Brief advice to parents on asthma and smoking does not reduce parental smoking
- Butler, Christopher
BACKGROUND
Existing evidence has found that asthmatic children have more severe disease if their parents smoke.
OBJECTIVE
To assess whether advice about child health alters the smoking habits in parents of asthmatic children.
SETTING AND PARTICIPANTS
Setting: Tayside and Fife, Scotland. Participants drew from families with an asthmatic child aged 2-12 years, living with a smoking parent. 123 general practices identified 1047 potential families, of which 501 agreed to take part.
METHOD
Randomized double-blind controlled trial.
LITERATURE REVIEW
No explicit strategy; 24 references.
INTERVENTION
Both groups received a commercially available leaflet on smoking.
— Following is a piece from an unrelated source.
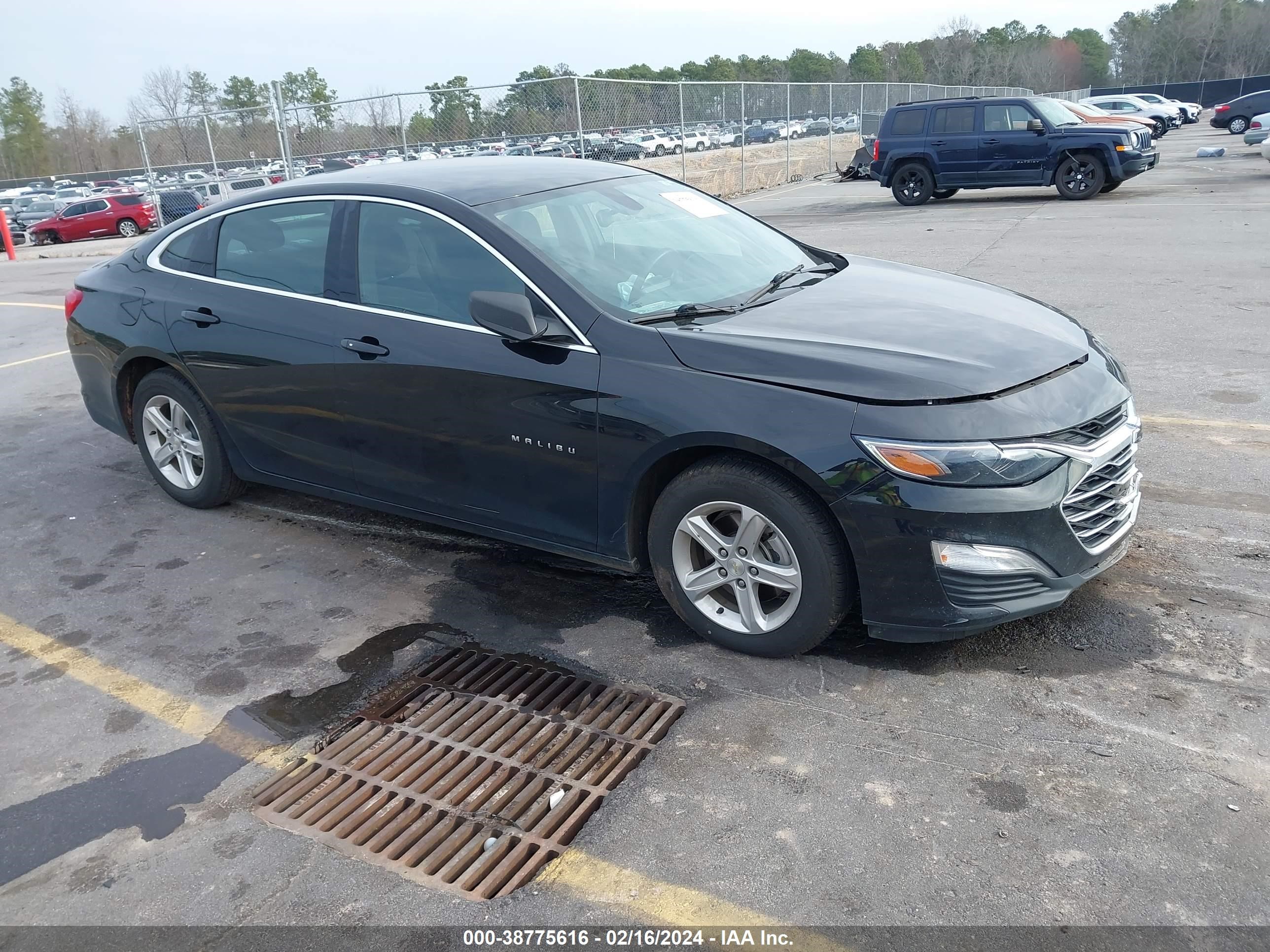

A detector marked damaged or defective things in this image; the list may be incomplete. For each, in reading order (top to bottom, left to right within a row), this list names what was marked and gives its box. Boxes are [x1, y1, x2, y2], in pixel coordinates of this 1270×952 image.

damaged vehicle [62, 161, 1144, 658]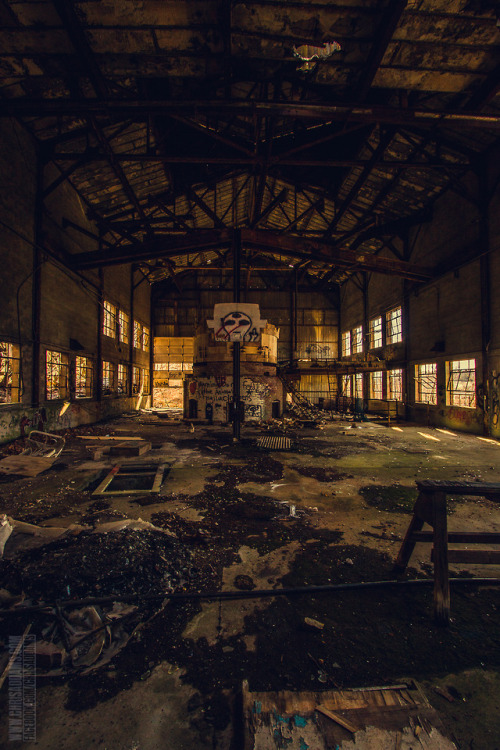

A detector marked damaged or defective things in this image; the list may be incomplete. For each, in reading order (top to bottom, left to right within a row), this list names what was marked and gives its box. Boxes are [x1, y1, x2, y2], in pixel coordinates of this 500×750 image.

rusted metal beam [3, 99, 500, 130]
Parents in the intervention group also received advice on asthma and passive smoking, with a supporting leaflet and information on health benefits and how to quit.
MAIN OUTCOME MEASURES
Salivary continine concentrations in children and changes in reported parental smoking habits, 1 year after intervention.
RESULTS
Follow-up was available from 435 families (86.8%). There was no significant difference in changes in continine concentrations between the groups. Both groups had reduced concentrations compared to baseline with a slightly greater mean decrease in the control group (0.70 vs 0.88 ng/mL; net difference 0.19 ng/mL, 95% CI −0.86 to +0.48).
AUTHORS' CONCLUSIONS
A brief intervention is not effective in reducing smoking. As the advice was not requested it may have been counterproductive, with parents asserting control by continuing unhealthy behavior. The overall cessation rate was lower than the unaided smoking cessation reported in two recent meta-analyses.